▸ **Alıntılanan metin**:
Cumartesi Anneleri, Galatasaray Meydanı’nın yasaklanmasının 185. haftasında, koronavirüs salgını nedeniyle sosyal medya hesabından açıklamada bulundu. 884. haftanın moderatörlüğünü İnsan Hakları Derneği (İHD) Gözaltında Kayıplara Karşı Komisyon üyesi Besna Tosun yaptı. Cumartesi Anneleri, 27 yıl önce gözaltında kaybedilen Rıdvan Karakoç için adalet istedi.
“27 yıldır abimi katledenleri arıyoruz”
Rıdvan Karakoç’un kardeşi Hasan Karakoç, “27 yıl önce abim gözaltına alınıp işkenceden geçirildikten sonra katledildi. Israrlı aramalarımız ve tesadüfler sonucu Altınşehir Kimsesizler Mezarlığı’nda cansız bedenini bulduk. 27 yıldır abimi katledenleri arıyoruz, Galatasaray Lisesi önünde adalet mücadelemizi sürdürüyoruz. Dava dosyamız 27 yıldır Beykoz Cumhuriyet Savcılığı’nda bekletiliyor. Hiç kimseye soruşturma dahi açılmadı. Dava dosyamıza bakan savcılar sürekli değiştiriliyor. Her gittiğimizde yeni bir savcı ile karşılaşıyoruz. 27 yıldır Galatasaray Lisesi önünde adalet arıyoruz. Annelerimizden ve babalarımızdan devraldığımız adalet mücadelemizi evlatlarımıza ve torunlarımıza devredeceğiz. Tüm kayıpların akibeti açığa çıkarılıncaya ve tüm sorumlular yargılanıncaya kadar mücadelimizi sürdüreceğiz. İnsanlık adına mücadelemizi sürdüreceğiz. Asla adalet istemekten vazgeçmeyeceğiz” diye konuştu.
Hasan Karakoç’un ardından, İHD Eş Genel Başkanı Eren Keskin, Rıdvan Karakoç dosyasını anlattı.
“Hukuktan, haklarımızdan, anayasadan yoksun bırakıldık”
884. haftanın açıklamasını Cumartesi İnsanları’ndan Berivan Doğan okudu.
Gözaltında kaybetmelerin cezasız bırakıldığına dikkat çeken Doğan, “Herkes, geçmişte yaşanan ağır insan hakları ihlallerinin sorumlularını, bu ihlallere nelerin sebep olduğunu ve olayın nasıl gerçekleştiğini bilme hakkına sahiptir. Ancak biz bu hakkımızdan mahrumuz. Hukuktan, haklarımızdan, anayasadan yoksun bırakılmışız. Bu yüzden tüm başvurularımız sonuçsuz kalıyor. Hak talep edeni yılgınlığa sürüklemeyi amaçlayan bu koşullara rağmen hakikat ve adalet talebimizden vazgeçmiyoruz” dedi.

▸ **Yapılacaklar**:
[1] Cumartesi Anneleri metninde "Cumartesi Anneleri, Galatasaray" sözlerinden başlayıp aşağıya doğru "için adalet istedi." sözlerine kadar her şeyi hiç değiştirmeden tekrar yazın.
[2] Cumartesi Anneleri metnine göre Hasan Karakoç, dava dosyalarının hangi savcılıkta bekletildiğini söylüyor?
[3] Cumartesi Anneleri metnini kaldığı yerden ileri taşıyın.

▸ **Sağlanan malzeme**:

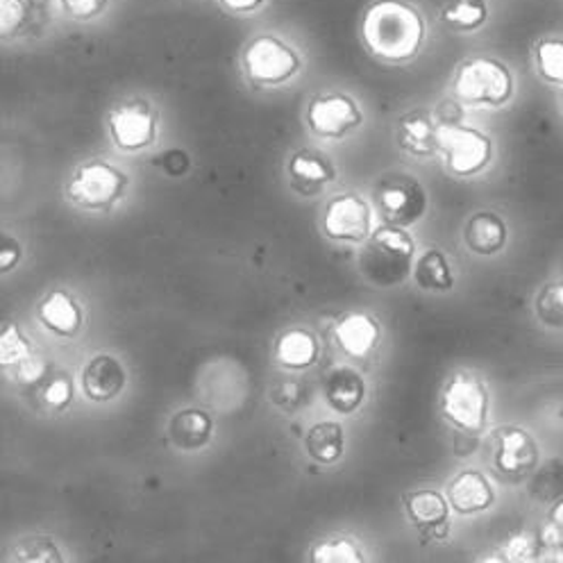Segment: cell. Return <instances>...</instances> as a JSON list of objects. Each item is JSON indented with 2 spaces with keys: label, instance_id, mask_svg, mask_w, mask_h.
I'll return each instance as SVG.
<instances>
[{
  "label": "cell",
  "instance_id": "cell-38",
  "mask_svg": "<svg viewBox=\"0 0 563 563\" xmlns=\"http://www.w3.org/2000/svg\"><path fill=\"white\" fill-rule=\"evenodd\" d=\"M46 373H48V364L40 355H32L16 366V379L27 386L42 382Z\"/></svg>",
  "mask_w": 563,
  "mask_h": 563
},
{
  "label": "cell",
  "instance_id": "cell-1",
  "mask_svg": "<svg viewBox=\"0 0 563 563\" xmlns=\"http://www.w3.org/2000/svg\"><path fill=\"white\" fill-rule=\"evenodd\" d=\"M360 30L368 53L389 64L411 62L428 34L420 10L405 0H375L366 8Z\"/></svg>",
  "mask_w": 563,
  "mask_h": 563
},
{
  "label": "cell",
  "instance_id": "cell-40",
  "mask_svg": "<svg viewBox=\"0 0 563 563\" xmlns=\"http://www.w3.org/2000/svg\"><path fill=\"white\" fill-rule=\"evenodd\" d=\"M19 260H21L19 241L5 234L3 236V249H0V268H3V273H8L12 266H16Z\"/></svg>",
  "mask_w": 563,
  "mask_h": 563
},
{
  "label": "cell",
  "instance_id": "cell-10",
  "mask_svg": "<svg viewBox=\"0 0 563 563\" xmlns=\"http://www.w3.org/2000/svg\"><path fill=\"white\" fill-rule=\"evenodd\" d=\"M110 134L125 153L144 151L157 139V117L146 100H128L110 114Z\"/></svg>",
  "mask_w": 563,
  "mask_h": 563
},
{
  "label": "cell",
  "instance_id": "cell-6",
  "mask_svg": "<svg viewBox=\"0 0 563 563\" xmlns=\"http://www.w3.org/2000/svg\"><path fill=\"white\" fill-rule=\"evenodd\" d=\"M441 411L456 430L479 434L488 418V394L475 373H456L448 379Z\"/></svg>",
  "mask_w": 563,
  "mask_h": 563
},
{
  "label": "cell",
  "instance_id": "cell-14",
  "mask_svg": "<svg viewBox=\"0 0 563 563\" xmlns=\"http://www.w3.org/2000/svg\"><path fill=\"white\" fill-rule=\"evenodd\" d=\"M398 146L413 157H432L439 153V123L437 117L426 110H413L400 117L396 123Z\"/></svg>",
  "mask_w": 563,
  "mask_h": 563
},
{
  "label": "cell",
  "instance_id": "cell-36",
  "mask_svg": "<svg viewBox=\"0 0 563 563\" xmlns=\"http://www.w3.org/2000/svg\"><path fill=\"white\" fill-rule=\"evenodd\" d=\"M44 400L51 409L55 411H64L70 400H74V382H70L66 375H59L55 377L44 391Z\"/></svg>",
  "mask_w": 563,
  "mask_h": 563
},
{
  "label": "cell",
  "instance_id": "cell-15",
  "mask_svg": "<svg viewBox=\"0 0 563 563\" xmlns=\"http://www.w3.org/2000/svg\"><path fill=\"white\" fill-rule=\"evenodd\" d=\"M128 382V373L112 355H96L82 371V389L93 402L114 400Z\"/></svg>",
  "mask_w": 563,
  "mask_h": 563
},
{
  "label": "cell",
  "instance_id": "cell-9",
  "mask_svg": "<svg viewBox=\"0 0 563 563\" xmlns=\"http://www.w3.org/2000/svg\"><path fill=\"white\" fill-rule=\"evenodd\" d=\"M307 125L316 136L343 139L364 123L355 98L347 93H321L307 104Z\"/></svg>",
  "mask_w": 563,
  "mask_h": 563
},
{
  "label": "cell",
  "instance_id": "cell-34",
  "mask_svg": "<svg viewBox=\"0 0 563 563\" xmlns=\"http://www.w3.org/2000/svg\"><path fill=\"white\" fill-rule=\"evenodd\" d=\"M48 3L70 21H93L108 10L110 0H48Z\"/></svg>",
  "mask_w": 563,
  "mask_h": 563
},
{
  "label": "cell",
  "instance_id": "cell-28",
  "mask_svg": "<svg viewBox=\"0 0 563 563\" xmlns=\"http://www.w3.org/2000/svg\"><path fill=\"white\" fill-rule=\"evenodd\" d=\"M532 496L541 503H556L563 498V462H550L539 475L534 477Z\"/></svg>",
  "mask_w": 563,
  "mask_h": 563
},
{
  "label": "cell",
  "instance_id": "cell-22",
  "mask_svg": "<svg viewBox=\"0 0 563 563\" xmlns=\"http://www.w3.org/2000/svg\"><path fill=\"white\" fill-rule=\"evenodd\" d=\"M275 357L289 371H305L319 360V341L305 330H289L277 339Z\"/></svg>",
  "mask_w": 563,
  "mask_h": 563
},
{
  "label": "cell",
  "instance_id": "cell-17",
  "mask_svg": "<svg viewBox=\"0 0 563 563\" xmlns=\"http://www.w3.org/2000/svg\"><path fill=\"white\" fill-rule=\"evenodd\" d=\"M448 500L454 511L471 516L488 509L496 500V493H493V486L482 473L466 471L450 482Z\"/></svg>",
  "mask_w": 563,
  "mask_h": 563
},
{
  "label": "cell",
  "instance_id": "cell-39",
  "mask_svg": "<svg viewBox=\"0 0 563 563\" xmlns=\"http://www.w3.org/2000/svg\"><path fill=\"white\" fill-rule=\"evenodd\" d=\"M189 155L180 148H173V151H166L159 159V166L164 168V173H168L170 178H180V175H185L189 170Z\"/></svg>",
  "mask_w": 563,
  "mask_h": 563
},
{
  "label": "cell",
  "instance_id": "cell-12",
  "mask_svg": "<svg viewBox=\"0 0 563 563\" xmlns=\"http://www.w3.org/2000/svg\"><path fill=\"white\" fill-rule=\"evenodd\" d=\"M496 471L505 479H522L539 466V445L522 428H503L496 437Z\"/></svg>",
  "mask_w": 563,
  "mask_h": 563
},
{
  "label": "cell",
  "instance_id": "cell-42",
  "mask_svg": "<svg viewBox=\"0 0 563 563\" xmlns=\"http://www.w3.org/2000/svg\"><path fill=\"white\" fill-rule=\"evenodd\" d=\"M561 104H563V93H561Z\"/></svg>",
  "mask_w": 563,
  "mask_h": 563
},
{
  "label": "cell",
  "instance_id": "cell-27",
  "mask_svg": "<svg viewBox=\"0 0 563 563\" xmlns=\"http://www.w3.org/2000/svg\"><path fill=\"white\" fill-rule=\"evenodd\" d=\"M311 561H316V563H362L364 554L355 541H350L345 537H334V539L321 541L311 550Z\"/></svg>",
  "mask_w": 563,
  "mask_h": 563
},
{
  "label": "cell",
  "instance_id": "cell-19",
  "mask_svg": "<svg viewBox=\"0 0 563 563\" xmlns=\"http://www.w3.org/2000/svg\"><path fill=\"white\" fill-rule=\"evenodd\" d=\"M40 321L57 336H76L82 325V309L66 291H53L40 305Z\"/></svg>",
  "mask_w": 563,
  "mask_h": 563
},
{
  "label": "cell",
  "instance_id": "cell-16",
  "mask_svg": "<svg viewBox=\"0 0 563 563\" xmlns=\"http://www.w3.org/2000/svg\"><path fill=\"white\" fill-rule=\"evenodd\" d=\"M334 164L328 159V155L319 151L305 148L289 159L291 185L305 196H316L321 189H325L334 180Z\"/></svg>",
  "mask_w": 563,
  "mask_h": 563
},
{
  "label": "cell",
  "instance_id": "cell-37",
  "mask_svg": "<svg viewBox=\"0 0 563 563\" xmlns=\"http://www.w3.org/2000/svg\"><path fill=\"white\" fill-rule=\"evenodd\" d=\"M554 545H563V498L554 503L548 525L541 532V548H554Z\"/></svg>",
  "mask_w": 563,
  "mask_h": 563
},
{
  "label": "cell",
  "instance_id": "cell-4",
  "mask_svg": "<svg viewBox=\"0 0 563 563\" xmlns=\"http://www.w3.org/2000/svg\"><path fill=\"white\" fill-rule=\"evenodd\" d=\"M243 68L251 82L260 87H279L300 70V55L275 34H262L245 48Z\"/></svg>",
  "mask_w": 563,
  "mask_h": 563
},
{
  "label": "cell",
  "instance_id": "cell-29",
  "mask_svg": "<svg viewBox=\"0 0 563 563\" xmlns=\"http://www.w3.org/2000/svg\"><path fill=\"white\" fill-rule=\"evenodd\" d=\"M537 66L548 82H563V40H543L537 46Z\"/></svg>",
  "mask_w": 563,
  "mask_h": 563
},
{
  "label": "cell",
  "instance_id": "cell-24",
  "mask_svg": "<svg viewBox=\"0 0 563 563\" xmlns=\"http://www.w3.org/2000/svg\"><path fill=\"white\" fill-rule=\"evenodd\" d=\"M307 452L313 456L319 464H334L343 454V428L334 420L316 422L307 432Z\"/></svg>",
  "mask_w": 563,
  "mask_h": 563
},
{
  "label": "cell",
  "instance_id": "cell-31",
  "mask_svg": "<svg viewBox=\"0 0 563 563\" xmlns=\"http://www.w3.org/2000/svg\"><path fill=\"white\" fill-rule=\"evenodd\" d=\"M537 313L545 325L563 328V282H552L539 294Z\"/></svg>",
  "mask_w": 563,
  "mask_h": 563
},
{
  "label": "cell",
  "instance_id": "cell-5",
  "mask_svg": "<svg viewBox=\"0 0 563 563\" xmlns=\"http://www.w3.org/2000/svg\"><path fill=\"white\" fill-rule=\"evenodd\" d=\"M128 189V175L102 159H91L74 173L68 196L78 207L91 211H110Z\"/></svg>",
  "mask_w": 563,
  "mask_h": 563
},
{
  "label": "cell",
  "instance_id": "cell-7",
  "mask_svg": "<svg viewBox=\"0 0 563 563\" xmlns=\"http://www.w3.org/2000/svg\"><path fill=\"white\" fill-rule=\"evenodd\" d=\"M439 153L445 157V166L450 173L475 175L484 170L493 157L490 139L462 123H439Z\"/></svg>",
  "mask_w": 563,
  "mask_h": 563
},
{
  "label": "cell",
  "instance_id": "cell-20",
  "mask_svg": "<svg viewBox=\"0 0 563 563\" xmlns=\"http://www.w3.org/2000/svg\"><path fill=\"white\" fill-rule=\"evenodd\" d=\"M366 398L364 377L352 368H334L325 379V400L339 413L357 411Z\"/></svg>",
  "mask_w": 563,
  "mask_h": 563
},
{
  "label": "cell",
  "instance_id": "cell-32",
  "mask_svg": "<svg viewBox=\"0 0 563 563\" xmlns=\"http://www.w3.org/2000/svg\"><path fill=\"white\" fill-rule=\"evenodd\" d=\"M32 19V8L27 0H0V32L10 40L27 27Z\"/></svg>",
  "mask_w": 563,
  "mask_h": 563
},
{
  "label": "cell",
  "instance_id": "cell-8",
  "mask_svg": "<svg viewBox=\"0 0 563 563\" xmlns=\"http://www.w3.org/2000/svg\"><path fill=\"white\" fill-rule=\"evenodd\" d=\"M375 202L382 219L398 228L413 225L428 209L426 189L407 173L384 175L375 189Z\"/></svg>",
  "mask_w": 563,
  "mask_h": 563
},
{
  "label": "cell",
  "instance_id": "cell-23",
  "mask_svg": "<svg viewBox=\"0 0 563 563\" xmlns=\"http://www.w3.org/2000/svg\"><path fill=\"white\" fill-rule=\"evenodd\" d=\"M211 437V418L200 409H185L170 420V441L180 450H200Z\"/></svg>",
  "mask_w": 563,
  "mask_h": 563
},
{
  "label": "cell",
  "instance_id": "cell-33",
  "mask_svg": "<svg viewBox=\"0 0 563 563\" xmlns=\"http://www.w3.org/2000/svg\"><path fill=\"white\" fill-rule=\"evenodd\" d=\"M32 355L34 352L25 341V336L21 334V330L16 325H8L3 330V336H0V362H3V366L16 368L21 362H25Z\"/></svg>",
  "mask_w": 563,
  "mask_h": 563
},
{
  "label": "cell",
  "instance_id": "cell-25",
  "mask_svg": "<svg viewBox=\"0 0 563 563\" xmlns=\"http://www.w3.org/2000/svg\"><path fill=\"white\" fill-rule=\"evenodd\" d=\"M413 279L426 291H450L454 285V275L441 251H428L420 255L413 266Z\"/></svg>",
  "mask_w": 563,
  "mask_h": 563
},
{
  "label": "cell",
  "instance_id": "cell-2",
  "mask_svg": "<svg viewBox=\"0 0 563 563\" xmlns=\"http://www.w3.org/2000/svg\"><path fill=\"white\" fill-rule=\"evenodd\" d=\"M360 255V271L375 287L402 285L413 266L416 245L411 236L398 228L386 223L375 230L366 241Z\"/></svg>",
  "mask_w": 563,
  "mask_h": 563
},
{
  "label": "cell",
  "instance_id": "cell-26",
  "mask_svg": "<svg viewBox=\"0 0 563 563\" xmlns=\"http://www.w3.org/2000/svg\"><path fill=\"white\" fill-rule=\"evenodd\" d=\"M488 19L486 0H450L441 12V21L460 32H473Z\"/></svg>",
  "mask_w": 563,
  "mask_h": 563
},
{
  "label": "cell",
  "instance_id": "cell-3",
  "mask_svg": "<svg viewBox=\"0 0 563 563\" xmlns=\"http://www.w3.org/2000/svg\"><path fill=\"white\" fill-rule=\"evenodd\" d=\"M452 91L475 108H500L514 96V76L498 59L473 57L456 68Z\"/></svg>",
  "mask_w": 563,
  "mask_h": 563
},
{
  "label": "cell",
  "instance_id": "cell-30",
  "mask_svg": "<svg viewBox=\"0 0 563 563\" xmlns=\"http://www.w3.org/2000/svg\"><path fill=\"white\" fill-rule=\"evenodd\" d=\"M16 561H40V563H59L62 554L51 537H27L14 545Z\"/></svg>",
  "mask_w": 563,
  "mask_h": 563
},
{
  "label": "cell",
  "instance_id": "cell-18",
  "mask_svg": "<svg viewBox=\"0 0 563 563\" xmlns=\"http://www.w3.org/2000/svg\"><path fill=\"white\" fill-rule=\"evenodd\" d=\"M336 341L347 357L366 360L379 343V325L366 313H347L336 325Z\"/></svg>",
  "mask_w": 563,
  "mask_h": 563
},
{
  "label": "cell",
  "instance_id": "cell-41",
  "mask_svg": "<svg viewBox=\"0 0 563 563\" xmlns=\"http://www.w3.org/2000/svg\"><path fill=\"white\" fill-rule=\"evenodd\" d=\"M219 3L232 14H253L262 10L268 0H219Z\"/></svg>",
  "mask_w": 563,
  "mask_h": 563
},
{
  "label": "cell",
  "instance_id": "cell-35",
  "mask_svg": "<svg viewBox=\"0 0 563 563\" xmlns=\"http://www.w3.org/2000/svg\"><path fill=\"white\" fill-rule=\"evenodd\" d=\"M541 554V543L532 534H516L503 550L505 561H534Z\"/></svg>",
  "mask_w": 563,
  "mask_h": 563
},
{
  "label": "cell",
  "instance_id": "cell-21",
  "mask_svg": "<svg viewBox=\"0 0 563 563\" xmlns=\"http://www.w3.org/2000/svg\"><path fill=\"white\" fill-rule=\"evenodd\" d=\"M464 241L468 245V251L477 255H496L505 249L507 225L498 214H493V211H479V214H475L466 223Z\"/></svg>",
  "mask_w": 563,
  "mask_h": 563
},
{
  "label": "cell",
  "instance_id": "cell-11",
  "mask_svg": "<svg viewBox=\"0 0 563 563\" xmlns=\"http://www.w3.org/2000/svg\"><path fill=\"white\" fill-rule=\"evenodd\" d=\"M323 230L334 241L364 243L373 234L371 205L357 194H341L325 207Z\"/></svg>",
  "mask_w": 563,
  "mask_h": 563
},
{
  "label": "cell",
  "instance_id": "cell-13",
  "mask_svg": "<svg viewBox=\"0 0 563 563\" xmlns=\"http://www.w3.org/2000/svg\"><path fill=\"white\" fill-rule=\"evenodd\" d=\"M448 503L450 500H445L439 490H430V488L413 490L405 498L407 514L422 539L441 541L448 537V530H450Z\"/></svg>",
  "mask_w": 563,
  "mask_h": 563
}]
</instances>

▸ **Görev görev yanıtlar**:
[1]
Cumartesi Anneleri, Galatasaray Meydanı’nın yasaklanmasının 185. haftasında, koronavirüs salgını nedeniyle sosyal medya hesabından açıklamada bulundu. 884. haftanın moderatörlüğünü İnsan Hakları Derneği (İHD) Gözaltında Kayıplara Karşı Komisyon üyesi Besna Tosun yaptı. Cumartesi Anneleri, 27 yıl önce gözaltında kaybedilen Rıdvan Karakoç için adalet istedi.

[2] Beykoz Cumhuriyet Savcılığı'nda.

[3]
Rıdvan Karakoç’un cesedi 110 gün sonra kimsesizler mezarlığında bulundu
Berivan Doğan, 27 yıl önce gözaltında kaybedilen Rıdvan Karakoç ile ilgili şu bilgileri verdi:
“34 yaşındaki Rıdvan Karakoç İstanbul’da yaşıyordu. Kürt siyasi partileri ile sanat ve kültür kurumlarında çalışmalar yürütüyordu. 1994 yılında gözaltındaki bir kişinin verdiği ifade doğrultusunda hakkında yakalama kararı çıkartıldı. Rıdvan Karakoç’u arayan polisler ailesinin evini gözetim altında tutuyordu. Zaman zaman da eve baskınlar düzenliyor, ‘Rıdvan’ı bize getirin, eğer getirmezseniz gördüğümüz yerde öldürürüz’ diye aileyi tehdit ediyordu. Eve gelemeyen Rıdvan, 15 Şubat 1995’e kadar ailesi ve avukatı ile düzenli haberleşti. Bu tarihten sonra Rıdvan ile bağlantı kesildi. Evdeki polis ablukası kalktı. Polis baskınları son buldu. Karakoç Ailesi, tüm mercilere başvuru yaptı ancak sonuç alamadı. Gözaltına alındığı inkâr edilen Rıdvan için devletin tüm kurumları, ‘bizde yok’ cevabı verdi. 110 gün süren ısrarlı bir arayışın ardından Rıdvan Karakoç’un işkence izleri taşıyan bedenine Altınşehir Kimsesizler Mezarlığı’nda ulaşıldı. Ailesi her yerde Rıdvan’ı ararken onun cansız bedeninin savcılık dâhil tüm resmi kurumlardan geçtiği, günlerce Adli Tıp Kurumu’nda bekletildikten sonra emniyette parmak izi olmasına rağmen ‘kimliği meçhul kişi’ olarak gömüldüğü açığa çıktı.”
“Adalet istemekten vazgeçmeyeceğiz”
27 yıldır etkin bir soruşturma yürütülmediğini ve faillerin ortaya çıkarılmadığını dile getiren Doğan, sözlerini şöyle tamamladı:
“2016 yılında aramızdan ayrılan anne Asiye Karakoç kendilerine yaşatılanları ‘Devlet bizi vatandaşlıktan düşürmüş, tüm kapılarını bize kapatmış’ diye ifade etmişti. 884. haftamızda bir kez daha yargı makamlarına sesleniyoruz: Rıdvan Karakoç’un gözaltında kaybedilmesi ile ilgili gerçeği ortaya çıkarma görevinizi yerine getirin. Suçtan sorumlu olan kişi ve kurumları tespit ederek cezalandırılmalarını sağlayın. Kaç yıl geçerse geçsin, Rıdvan Karakoç için, tüm kayıplarımız için adalet istemekten, devletin evrensel hukuk normları içinde hareket etmek zorunda olduğunu hatırlatmaktan, 185 haftadır bize yasaklanan kayıplarımızla buluşma mekânımız Galatasaray’dan vazgeçmeyeceğiz.”